Selain bersikap positif dan selalu mendukung anak, praktek
kemandirian juga perlu diajarkan kepada anak melalui materi ketrampilan
hidup dengan konsep-konsep sederhana. Seperti contoh: si anak diajarkan untuk
mengerti bahwa semua barang miliknya (sepatu, mainan, boneka, buku
cerita dll) diperoleh karena orangtua bekerja untuk mndapatkan
penghasilan supaya mampu membeli semua yang dia butuhkan. Karena itu,
perlu adanya sikap tegas terhadap anak bahwa tidak semua yang dia inginkan
harus dipenuhi pada saat itu juga. Perlu ada waktu menunggu atau
mengajarkan si anak untuk menabung terlebih dahulu sebelum membeli sesuatu.
Dengan konsep seperti itu, dalam diri anak akan tertanam nilai untuk menghargai
jerih payah orang tua sekaligus belajar menjadi pribadi mandiri. Materi yang
bersifat akademis bisa dikatakan sebagai salah satu dari sekian banyak mata
pelajaran yang harus dipelajari anak. Yang utama adalah ketrampilan anak untuk
menjadi seorang yang mandiri. Banyak manfaatnya jika pelajaran mengenai
kemandirian diberikan pada anak usia dini. Tidak hanya teori, melainkan
mengajak anak untuk mempraktekannya dengan konsep-konsep sederhana tanpa harus
menunggu lulus SMA atau lulus Perguruan Tinggi. Tentu hasilnya akan lebih
efektif dan maksimal jika hal itu diajarkan pada usia dini.

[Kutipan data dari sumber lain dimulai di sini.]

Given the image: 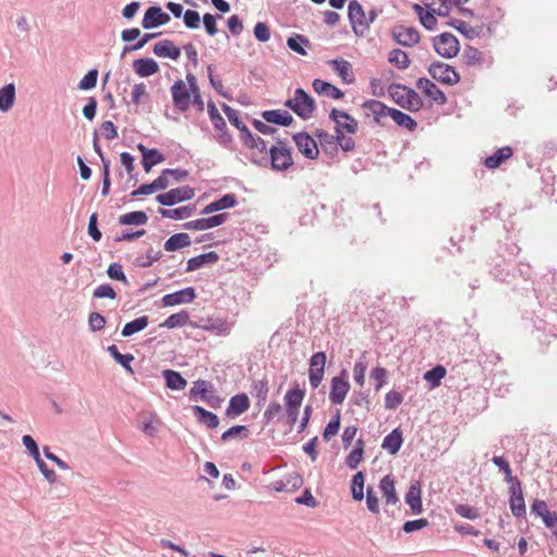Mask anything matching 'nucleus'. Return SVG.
<instances>
[{
  "mask_svg": "<svg viewBox=\"0 0 557 557\" xmlns=\"http://www.w3.org/2000/svg\"><path fill=\"white\" fill-rule=\"evenodd\" d=\"M250 160L261 168L271 165V169L276 172L287 171L294 164L292 149L286 147V141L280 138L276 139V145L269 148L268 154H255Z\"/></svg>",
  "mask_w": 557,
  "mask_h": 557,
  "instance_id": "obj_1",
  "label": "nucleus"
},
{
  "mask_svg": "<svg viewBox=\"0 0 557 557\" xmlns=\"http://www.w3.org/2000/svg\"><path fill=\"white\" fill-rule=\"evenodd\" d=\"M392 99L405 110L417 112L423 107V100L419 94L403 84L393 83L387 89Z\"/></svg>",
  "mask_w": 557,
  "mask_h": 557,
  "instance_id": "obj_2",
  "label": "nucleus"
},
{
  "mask_svg": "<svg viewBox=\"0 0 557 557\" xmlns=\"http://www.w3.org/2000/svg\"><path fill=\"white\" fill-rule=\"evenodd\" d=\"M428 71L432 78L442 84L453 86L460 82V75L456 69L441 61L432 62Z\"/></svg>",
  "mask_w": 557,
  "mask_h": 557,
  "instance_id": "obj_3",
  "label": "nucleus"
},
{
  "mask_svg": "<svg viewBox=\"0 0 557 557\" xmlns=\"http://www.w3.org/2000/svg\"><path fill=\"white\" fill-rule=\"evenodd\" d=\"M433 48L442 58L453 59L458 54L460 46L456 36L450 33H442L433 37Z\"/></svg>",
  "mask_w": 557,
  "mask_h": 557,
  "instance_id": "obj_4",
  "label": "nucleus"
},
{
  "mask_svg": "<svg viewBox=\"0 0 557 557\" xmlns=\"http://www.w3.org/2000/svg\"><path fill=\"white\" fill-rule=\"evenodd\" d=\"M195 196V189L188 185L173 188L156 197L157 202L164 207H172L176 203L190 200Z\"/></svg>",
  "mask_w": 557,
  "mask_h": 557,
  "instance_id": "obj_5",
  "label": "nucleus"
},
{
  "mask_svg": "<svg viewBox=\"0 0 557 557\" xmlns=\"http://www.w3.org/2000/svg\"><path fill=\"white\" fill-rule=\"evenodd\" d=\"M346 376L347 371L343 369L339 375L334 376L331 381V391L329 397L331 403L334 405L343 404L350 389V384Z\"/></svg>",
  "mask_w": 557,
  "mask_h": 557,
  "instance_id": "obj_6",
  "label": "nucleus"
},
{
  "mask_svg": "<svg viewBox=\"0 0 557 557\" xmlns=\"http://www.w3.org/2000/svg\"><path fill=\"white\" fill-rule=\"evenodd\" d=\"M326 355L324 351L314 352L309 359V383L318 388L324 376Z\"/></svg>",
  "mask_w": 557,
  "mask_h": 557,
  "instance_id": "obj_7",
  "label": "nucleus"
},
{
  "mask_svg": "<svg viewBox=\"0 0 557 557\" xmlns=\"http://www.w3.org/2000/svg\"><path fill=\"white\" fill-rule=\"evenodd\" d=\"M348 17L354 33L363 36L368 32L367 13L360 2H348Z\"/></svg>",
  "mask_w": 557,
  "mask_h": 557,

Semakin dini usia anak untuk berlatih
mandiri dalam melakukan tugas-tugas perkembangannya, diharapkan nilai-nilai
serta ketrampilan mandiri akan lebih mudah dikuasai dan dapat tertanam kuat
dalam diri anak. Untuk menjadi pribadi mandiri, memang diperlukan suatu proses
atau usaha yang dimulai dari melakukan tugas-tugas yang sederhana sampai
akhirnya dapat menguasai ketrampilan-ketrampilan yang lebih kompleks atau lebih
menantang, yang membutuhkan tingkat penguasaan motorik dan mental yang lebih
tinggi. Dalam proses untuk membantu anak menjadi pribadi mandiri itulah
diperlukan sikap bijaksana orangtua atau lingkungan agar anak dapat terus
termotivasi dalam meningkatkan kemandiriannya.